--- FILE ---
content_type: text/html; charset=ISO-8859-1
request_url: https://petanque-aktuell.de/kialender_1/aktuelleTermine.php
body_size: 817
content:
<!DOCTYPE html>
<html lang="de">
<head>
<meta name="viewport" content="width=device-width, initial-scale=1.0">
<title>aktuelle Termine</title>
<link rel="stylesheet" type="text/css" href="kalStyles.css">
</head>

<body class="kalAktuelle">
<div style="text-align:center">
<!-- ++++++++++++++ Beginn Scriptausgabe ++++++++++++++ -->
----
Exercise aim:
A single figure is required: the number of lines in the entries above that include the word "text".

Output of the exercise:
3